The pool of suspects is small enough to make the reveal fairly predictable. But the familiar characters, the erudite vocabulary, and London setting – though there is another remote insane manse as in Lament for a Maker and Hare Sitting Up, among others – make this an agreeable, soothing read.

 

 

 

True Crime Review – Small Town D.A.

Tuesday, April 24th, 2018

Small Town D.A. by Robert Traver

Review by Matt B. (BuffaloSavage)

Michigan’s Upper Peninsula is known as God’s country, a great place for hunting, fishing, snowshoeing, skiing, and canoeing. Besides dairy-farming, its industries were mainly of the extractive kind – lumbering and mining. In this 1954 memoir of Traver’s 14 years as a D.A. in Marquette County, he describes offenders of descents such as Finnish, Scandinavian, Italian, Irish, Cornish, with the occasional American Indian tossed in. The crime to be prosecuted was often drunk driving, as we would expect. But there were also cases of rape and murder. For extra thrills, thankfully rare, there were kidnapping and even an adultery case.

Each chapter of the book is an anecdote about a specific case and numerous stories about a certain crime. His anecdotes of the brutal crimes that happen in remote places will prime us to roll our eyes the next time we hear a somebody say, “Things like that just don’t happen here,” or see the headline, “Girl’s Violent End has Village in Shock.” The tone is generally upbeat, benevolent and humorous. Traver is inconsistent in that in the preface he believes the human nature is basically good and later he says we have to take human nature as we find it. But his stories illustrate his belief that human beings naturally resilient and enduring. In other words, we’re tough, tougher than we give ourselves credit for.

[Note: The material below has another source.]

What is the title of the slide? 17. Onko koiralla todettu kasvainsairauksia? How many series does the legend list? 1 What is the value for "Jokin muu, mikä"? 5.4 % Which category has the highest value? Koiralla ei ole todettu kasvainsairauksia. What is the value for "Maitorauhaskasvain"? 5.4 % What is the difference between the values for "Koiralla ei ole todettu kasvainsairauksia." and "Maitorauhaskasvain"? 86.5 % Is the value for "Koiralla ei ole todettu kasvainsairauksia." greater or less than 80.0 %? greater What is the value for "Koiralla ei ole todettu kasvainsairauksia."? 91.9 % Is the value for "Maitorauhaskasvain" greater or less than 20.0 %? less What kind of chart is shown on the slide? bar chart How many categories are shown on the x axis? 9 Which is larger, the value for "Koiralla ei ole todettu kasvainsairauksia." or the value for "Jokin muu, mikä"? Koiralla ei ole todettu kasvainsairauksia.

The real name of the author was John D. Voelker. He was born in 1903 in Ishepeming, in Michigan’s Upper Peninsula. He went to law school at the University of Michigan. He returned to his home region to lawyer, becoming a D.A. in Marquette Country. He wrote this memoir in 1954 and says in the preface that he did not aspire to higher political office or judgeships. People change their minds and he didn’t say no when Gov. G. Mennen Williams appointed him to the Michigan Supreme Court. During this stint, he somehow found the time to write, under the pen name above, the courtroom novel Anatomy of a Murder, which became a monster best-seller and hit movie starring James Stewart, Ben Gazzara, Lee Remick, with the soundtrack composed by Billy Strayhorn and Duke Ellington.